(Provided passage begins)
St Columba's Church, Nottingham was an English Presbyterian church in Nottingham, England, built in 1898 and
located at the Mansfield Road/Villa Road intersection. It was founded in 1896 as a daughter church of St Andrew's Presbyterian Church, also in Nottingham. The new buildings by Brewill and Baily were started in 1896 and complete by 1900.

The church merged with St Andrew's United Reformed Church in 1946 and the buildings were sold. By 1950 the church was occupied by the Emanuel Full Gospel Church, but in 1956 it was sold again for use by the Church of Christ Scientist. Since 2009 the buildings have been used by the Sri Raja Sahib Nabh Kanwal Trust.

==Presbyterian ministers==
- John Forbes 1897–1930
- Gilbert Porteous 1930–1939 (afterwards minister at Weoley Hill Presbyterian Church)
- James S. Robson 1939–1940
- C. C. E. Mercer
- Allan Porter

==Organ==
The church had a pipe organ installed around 1907 by William Andrews of Bradford. A specification for the organ can be found on the British Institute of Organ Studies.

In 1952 the organ was sold and incorporated into the rebuilt organ of St Peter's Church, Nottingham.
(Provided passage ends)
(Data shown begins)
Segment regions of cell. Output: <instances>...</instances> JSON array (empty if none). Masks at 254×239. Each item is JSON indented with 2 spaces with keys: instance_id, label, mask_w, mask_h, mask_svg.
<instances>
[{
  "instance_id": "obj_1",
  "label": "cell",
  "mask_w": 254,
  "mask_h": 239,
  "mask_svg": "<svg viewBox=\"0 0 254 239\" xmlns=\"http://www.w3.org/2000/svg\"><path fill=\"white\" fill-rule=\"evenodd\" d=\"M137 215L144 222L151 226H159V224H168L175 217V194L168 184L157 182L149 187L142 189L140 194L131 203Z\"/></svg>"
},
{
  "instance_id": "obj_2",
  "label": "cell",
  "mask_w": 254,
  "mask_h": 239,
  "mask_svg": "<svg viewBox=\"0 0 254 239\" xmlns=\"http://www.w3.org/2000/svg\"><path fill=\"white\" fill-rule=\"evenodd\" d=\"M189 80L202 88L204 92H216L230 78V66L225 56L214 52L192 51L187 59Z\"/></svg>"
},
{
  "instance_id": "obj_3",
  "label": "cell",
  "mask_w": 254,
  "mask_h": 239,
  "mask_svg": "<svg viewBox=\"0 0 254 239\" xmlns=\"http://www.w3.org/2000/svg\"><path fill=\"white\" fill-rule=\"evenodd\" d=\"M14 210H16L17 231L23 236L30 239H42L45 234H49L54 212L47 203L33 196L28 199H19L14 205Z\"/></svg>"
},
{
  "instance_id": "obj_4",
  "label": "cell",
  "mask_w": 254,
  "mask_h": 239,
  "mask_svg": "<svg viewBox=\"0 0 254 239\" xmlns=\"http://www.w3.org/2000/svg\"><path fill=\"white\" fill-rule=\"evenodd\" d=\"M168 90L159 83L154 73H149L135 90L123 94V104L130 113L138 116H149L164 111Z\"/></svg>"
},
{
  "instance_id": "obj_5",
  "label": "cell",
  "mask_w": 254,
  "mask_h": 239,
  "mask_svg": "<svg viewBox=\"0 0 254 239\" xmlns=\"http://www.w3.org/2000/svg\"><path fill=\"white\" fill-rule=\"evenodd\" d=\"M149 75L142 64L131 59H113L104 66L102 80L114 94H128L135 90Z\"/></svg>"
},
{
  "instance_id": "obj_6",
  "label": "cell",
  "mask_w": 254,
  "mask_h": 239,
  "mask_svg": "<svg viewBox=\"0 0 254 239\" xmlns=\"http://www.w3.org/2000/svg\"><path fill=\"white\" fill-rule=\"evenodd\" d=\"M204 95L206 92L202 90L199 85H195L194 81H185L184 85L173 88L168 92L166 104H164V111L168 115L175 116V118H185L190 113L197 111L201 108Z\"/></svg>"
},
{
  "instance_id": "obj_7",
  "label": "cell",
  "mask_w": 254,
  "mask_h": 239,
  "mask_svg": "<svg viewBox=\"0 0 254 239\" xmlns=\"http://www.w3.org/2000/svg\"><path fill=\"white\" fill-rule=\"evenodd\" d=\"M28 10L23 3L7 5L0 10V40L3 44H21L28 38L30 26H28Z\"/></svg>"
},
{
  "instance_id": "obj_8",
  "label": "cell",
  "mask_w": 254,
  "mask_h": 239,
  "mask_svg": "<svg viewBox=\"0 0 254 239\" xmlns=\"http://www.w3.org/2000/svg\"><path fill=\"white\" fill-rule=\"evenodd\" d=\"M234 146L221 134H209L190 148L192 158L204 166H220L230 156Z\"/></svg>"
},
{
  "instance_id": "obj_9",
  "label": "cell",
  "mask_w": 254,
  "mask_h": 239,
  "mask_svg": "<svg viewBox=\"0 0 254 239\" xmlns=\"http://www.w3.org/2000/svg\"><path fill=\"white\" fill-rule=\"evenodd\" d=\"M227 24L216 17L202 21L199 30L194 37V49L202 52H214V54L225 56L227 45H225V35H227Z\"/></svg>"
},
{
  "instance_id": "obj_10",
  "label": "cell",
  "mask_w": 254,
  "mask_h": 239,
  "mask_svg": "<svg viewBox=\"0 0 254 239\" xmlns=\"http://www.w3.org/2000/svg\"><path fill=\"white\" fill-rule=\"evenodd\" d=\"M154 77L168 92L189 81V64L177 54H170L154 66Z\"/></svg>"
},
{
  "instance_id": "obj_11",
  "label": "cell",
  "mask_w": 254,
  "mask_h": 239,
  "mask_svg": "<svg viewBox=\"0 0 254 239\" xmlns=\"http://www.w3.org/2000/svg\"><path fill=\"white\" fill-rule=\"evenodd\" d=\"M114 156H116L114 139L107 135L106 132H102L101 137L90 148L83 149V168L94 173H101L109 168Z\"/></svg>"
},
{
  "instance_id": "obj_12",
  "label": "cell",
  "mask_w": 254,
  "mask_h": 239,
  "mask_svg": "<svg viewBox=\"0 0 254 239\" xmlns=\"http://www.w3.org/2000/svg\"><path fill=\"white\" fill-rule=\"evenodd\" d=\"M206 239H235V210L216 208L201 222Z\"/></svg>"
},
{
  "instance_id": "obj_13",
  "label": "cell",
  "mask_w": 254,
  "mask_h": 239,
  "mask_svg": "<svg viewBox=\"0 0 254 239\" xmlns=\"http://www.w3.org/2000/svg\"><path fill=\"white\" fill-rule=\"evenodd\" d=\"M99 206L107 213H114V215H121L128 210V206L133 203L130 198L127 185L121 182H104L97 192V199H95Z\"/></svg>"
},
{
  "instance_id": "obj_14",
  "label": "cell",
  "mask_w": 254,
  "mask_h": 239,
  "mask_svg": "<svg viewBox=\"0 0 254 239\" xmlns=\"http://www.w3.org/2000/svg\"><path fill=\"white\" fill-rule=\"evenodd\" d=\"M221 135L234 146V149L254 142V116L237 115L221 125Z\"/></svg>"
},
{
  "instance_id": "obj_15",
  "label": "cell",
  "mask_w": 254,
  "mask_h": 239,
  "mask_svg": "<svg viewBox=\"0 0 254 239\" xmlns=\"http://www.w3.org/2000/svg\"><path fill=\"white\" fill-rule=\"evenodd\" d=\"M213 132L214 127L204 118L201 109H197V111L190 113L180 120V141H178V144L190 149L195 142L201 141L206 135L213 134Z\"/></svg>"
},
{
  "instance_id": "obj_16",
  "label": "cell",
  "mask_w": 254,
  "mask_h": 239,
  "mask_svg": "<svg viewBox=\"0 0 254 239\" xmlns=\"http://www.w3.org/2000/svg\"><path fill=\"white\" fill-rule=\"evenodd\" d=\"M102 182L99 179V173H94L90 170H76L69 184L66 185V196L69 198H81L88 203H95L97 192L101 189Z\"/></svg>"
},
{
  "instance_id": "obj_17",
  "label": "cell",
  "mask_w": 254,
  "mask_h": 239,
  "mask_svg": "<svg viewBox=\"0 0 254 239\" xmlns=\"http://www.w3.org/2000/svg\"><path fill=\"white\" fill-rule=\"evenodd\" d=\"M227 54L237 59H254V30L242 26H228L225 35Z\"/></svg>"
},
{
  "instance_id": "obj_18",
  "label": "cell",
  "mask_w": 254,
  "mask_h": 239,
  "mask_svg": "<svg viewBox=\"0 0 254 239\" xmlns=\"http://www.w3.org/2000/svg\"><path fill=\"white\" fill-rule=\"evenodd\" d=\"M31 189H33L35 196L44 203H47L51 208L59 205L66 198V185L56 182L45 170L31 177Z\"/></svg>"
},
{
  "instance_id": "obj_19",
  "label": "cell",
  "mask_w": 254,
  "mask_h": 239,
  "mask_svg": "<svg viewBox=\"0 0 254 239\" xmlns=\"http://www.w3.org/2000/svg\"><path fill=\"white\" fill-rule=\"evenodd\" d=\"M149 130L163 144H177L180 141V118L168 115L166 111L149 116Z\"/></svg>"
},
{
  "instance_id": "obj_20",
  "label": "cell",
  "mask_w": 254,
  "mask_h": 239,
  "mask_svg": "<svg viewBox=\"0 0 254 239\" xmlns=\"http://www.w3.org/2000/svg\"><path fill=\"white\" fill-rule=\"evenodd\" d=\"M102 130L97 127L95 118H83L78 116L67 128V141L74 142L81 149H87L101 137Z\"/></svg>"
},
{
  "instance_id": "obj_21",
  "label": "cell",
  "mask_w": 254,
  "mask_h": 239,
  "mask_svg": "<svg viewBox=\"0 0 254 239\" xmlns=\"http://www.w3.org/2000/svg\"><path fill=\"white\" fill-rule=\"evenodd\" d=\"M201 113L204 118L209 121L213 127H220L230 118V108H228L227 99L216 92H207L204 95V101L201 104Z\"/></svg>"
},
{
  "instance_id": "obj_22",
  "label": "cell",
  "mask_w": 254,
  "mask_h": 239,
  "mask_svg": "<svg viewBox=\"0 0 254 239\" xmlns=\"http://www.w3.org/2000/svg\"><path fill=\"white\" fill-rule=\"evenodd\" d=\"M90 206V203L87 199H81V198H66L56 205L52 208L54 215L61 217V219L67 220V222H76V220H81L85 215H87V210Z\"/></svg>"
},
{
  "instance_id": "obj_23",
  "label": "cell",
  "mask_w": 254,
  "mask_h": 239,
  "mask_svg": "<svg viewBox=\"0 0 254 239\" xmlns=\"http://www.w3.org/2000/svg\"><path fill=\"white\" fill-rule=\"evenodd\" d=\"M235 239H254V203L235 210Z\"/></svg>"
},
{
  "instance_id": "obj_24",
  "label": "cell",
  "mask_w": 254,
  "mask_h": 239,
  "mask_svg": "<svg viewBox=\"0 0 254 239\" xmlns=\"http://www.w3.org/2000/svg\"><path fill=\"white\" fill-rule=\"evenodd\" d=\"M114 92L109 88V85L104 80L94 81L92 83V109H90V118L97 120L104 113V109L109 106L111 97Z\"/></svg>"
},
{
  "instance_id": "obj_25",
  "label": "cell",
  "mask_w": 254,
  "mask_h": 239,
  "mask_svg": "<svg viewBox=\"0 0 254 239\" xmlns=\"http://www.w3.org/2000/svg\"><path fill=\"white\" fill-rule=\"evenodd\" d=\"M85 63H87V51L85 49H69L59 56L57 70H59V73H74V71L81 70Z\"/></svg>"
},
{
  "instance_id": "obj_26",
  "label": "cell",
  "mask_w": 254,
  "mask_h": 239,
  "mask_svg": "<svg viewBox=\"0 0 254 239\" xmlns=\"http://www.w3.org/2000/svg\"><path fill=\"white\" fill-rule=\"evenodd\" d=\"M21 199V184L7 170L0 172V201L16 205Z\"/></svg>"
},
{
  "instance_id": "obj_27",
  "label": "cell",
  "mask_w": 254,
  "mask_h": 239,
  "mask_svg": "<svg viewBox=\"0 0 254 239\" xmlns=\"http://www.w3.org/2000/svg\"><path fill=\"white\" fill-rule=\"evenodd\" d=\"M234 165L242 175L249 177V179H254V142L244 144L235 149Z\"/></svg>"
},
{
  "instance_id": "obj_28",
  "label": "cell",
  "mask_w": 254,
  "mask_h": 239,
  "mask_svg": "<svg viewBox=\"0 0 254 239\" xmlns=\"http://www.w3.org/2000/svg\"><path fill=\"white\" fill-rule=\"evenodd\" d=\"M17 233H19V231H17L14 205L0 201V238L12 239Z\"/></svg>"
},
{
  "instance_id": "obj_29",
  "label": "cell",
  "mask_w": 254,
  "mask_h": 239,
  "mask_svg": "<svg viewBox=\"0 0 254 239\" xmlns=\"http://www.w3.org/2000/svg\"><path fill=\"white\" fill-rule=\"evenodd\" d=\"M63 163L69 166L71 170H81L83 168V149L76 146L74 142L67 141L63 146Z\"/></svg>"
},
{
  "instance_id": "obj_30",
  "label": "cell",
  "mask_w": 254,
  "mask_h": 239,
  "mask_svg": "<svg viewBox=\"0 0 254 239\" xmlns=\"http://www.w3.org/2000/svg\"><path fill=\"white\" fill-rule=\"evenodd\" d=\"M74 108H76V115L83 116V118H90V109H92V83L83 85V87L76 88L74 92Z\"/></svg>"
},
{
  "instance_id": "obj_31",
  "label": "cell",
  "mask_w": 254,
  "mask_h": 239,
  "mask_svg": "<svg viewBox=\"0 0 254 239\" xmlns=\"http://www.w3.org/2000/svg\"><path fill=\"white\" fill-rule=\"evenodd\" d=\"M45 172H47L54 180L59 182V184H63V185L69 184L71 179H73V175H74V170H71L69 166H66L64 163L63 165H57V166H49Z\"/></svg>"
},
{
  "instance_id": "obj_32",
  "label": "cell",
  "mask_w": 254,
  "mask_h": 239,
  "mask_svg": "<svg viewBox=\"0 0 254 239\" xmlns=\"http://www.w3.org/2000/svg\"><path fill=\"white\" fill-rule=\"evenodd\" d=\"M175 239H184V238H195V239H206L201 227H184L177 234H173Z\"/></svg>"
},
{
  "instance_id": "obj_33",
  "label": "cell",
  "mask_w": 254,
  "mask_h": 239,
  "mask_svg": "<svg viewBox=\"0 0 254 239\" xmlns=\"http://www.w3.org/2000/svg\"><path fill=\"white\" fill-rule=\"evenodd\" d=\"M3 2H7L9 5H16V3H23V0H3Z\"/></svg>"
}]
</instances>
(Data shown ends)
*Prompt 1*: Repeat the passage on St Columba's Church word for word, beginning at the words "The church merged" and stopping after "Peter's Church, Nottingham.".
*Prompt 2*: According to the passage on St Columba's Church, which organization has used the buildings since 2009?

*Written solution 1*:
The church merged with St Andrew's United Reformed Church in 1946 and the buildings were sold. By 1950 the church was occupied by the Emanuel Full Gospel Church, but in 1956 it was sold again for use by the Church of Christ Scientist. Since 2009 the buildings have been used by the Sri Raja Sahib Nabh Kanwal Trust.

==Presbyterian ministers==
- John Forbes 1897–1930
- Gilbert Porteous 1930–1939 (afterwards minister at Weoley Hill Presbyterian Church)
- James S. Robson 1939–1940
- C. C. E. Mercer
- Allan Porter

==Organ==
The church had a pipe organ installed around 1907 by William Andrews of Bradford. A specification for the organ can be found on the British Institute of Organ Studies.

In 1952 the organ was sold and incorporated into the rebuilt organ of St Peter's Church, Nottingham.

*Written solution 2*: The Sri Raja Sahib Nabh Kanwal Trust.